The Congressional Medal of Honor has been awarded to one, and only one, Yonkers resident, Colonel William Laing Heermance.
Born in Kinderhook, New York, on February 23, 1837, William Heermance moved to Long Island as a youth, where he lived while employed in a New York City mercantile concern.
Shortly after the beginning of the Civil War, and at his own expense, he raised a company of volunteers to fight in defense of the Union. Not thinking himself competent, though, to lead his company into battle, he enlisted instead as a private in the 9th New York Militia, a unit which was mustered into service with the Union army as the 83rd New York Volunteers.
As it happened, though, Heermance saw most of his three years’ service in the Civil War with the 6th New York Cavalry. He took part in every major battle in which the Army of the Potomac found itself engaged, including the defense of Cemetery Ridge at Gettysburg. He was wounded three times and was held briefly as a prisoner of war in Libby Prison in Richmond.

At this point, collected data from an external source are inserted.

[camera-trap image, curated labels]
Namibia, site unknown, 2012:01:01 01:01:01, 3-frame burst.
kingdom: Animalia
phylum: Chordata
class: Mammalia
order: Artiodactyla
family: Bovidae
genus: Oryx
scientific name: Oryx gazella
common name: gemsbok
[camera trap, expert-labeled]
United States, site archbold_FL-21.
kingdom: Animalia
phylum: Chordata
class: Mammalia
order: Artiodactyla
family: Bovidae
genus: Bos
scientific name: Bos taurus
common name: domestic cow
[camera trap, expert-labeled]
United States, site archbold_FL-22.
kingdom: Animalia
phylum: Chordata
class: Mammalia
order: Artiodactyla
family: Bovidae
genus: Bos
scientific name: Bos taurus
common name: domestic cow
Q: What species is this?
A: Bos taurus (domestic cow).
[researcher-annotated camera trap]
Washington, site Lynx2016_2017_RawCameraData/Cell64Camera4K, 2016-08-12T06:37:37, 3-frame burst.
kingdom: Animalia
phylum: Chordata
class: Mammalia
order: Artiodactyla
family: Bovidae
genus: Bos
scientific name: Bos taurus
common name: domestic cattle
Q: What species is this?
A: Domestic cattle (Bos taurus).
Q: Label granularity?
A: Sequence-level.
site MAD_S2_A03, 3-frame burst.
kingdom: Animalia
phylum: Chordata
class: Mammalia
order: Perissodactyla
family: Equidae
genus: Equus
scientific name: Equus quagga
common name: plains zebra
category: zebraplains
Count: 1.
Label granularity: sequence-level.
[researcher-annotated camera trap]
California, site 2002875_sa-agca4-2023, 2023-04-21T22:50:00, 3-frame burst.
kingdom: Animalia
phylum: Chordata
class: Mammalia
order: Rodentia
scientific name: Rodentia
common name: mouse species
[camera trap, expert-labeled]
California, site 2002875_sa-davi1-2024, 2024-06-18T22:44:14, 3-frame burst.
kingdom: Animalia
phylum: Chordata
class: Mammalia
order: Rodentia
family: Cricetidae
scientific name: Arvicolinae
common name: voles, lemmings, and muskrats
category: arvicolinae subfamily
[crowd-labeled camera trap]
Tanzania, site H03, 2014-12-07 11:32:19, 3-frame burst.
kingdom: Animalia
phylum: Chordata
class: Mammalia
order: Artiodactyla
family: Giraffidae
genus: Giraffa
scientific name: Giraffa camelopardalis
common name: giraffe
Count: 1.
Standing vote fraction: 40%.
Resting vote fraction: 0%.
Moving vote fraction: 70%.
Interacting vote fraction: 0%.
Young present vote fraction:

Commissioned a First Lieutenant and later a Captain in 1861, he held the rank of Lieutenant Colonel at the time of his discharge (he was invalided out) in November 1864.
William Heermance’s encounter with the enemy on April 30, 1863, when he was left for dead on the field and then taken prisoner, is perhaps the most dramatic of all the incidents that befell him during his time in uniform.
It was at Spotsylvania in Virginia on that day that the 6th New York Cavalry found itself surrounded by Confederate cavalry. The order was given to the men to cut their way out. Heermance drew his sword and brought it down upon Captain Benjamin F. Medina of the 5th Virginia Cavalry, almost cutting off Medina’s nose. A moment later Heermance was shot by another soldier and fell from his horse.
After the war, William Heermance took up residence in Yonkers, where he lived for the rest of his life. In 1881 and 1882 he served as police commissioner. In 1895 he was president of the Yonkers Historical and Library Association. He was also first vice-president of the New York Mercantile Exchange and active in the Holland Society. (The Heermance family was one of the oldest Dutch families in New York State.)
William Heermance died at his Yonkers home on February 25, 1903. His funeral took place on February 28 in the First Presbyterian Church on North Broadway, where he’d been a congregant for many years. After the funeral his body was conveyed to Oakland Cemetery for burial. Members of the Kitching Post of the Grand Army of the Republic fired a volley of three shots over Col. Heermance’s last resting place.
Present at the funeral, as reported by the Yonkers Statesman, was a man, by this time a Yonkers resident, with whom William Heermance had become friendly after the war: “Benjamin F. Medina, formerly of the Confederate Army—who engaged in an impromptu duel with Colonel Heermance with cavalry swords at Spotsylvania, in which both were wounded and in which the Colonel was taken prisoner—was among those present at the funeral.”